**Aim of the task:** Print the entries below in their entirety, exactly as they are written.

----

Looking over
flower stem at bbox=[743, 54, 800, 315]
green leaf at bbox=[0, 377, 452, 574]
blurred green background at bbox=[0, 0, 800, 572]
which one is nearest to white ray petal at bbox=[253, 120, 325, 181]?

----

**Final answer:**
Looking over
flower stem at bbox=[743, 54, 800, 315]
green leaf at bbox=[0, 377, 452, 574]
blurred green background at bbox=[0, 0, 800, 572]
which one is nearest to white ray petal at bbox=[253, 120, 325, 181]?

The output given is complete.